Лайм вернулся к окну, истощенный до предела. Глаза потускнели от бессонницы и непроизвольно закрывались с ощущением, что в них попал песок. Англичанин сидел у окна в позе Будды. Лайм заметил:

— Меня беспокоит то, что русских здесь нет. Все остальные присутствуют.

— Возможно.

— Это по-прежнему территория Яскова, не так ли?

— Ты знаешь его?

— Я уже был здесь до этого. Немного раньше.

— Да, что по-прежнему его юрисдикция.

«Ясков находится где-то рядом, — подумал Лайм. — Не с такой грубой откровенностью, как остальные, но где-то рядом. Наблюдающий, выжидающий удобного случая».

Он поправил свой стул у окна рядом с англичанином. Быстро взглянул в бинокль. Мезетти не изменил позы, он переворачивал страницу, и Лайм безо всякого труда мог прочесть заголовки, приближенные линзами.

Он оставил их без внимания и наклонился вперед, чтобы посмотреть вниз, за подоконник. На площадь тихо, не привлекая внимания, въехал «Вольво». Он притормозил у кромки тротуара. Из него вышли четверо финнов в форме и медленным прогулочным шагом начали продвигаться вдоль бордюра. Они приблизились к «Фольксвагену», и Лайм увидел, как один из них остановился, чтобы поговорить с его пассажирами. Остальные три финна продолжали идти. Один из них подошел к припаркованному «Вартбургу» и круговыми движениями кисти руки показал, что он хочет, чтобы сидящий внутри человек опустил стекло.

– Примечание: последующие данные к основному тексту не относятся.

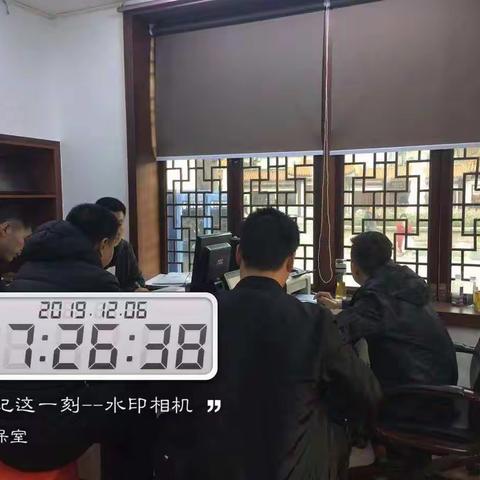 落实各级领导关于森林防火要求的工作汇报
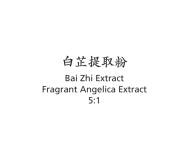 Bai Zhi - Fragrant Angelica Extract - Max Nature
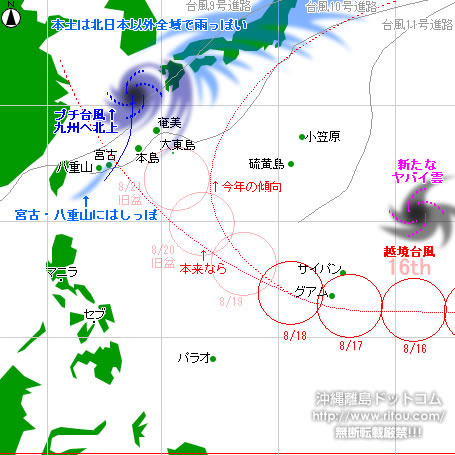 typhoon20210813-puti.jpg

Было заметно, что в «Фольксвагене» возник напряженный разговор, но в конце концов финн выпрямился, церемонно отдал честь, и мотор машины заработал. Она отъехала, разворачиваясь, пересекла площадь, двигаясь очень медленно, как запинающийся на дороге ребенок; вскоре она скрылась на шоссе, идущем в южном направлении, а «Вартбург» отъехал следом за ней. Финны продолжали свой обход, и стоящие там семь автомобилей постепенно покинули площадь. Финны вернулись в свой «Вольво» и уехали.

— Чисто сработано, — выразил свое восхищение англичанин.

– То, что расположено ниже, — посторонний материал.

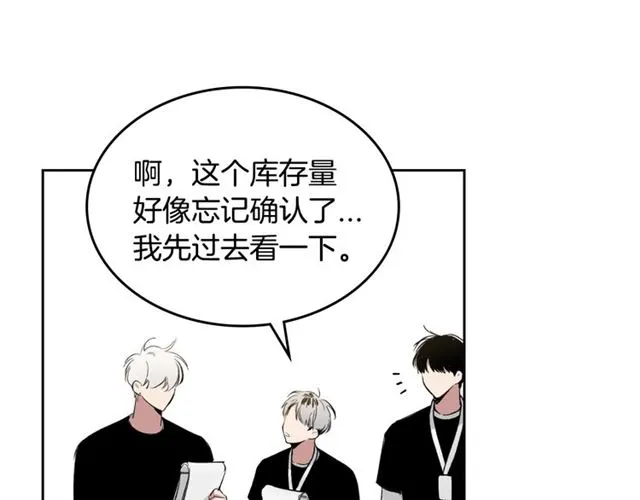 第7话 躲避 第32页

— Нам еще придется расхлебывать эту кашу.

— Ну, едва ли кто-нибудь мог позволить им увлечься до такой степени.

Это должно было означать конец того международного сотрудничества, которое имело место до сих пор. Но Лайм предвидел такой поворот событий с самого начала. С этого момента взаимодействие принимало чисто внешнюю форму. Никто не желал терпеть оскорблений.

У англичанина был самодовольный вид. Открыто предлагая свои услуги, он предупреждал подобное изгнание. Это радовало, Лайму надо было сохранить несколько друзей.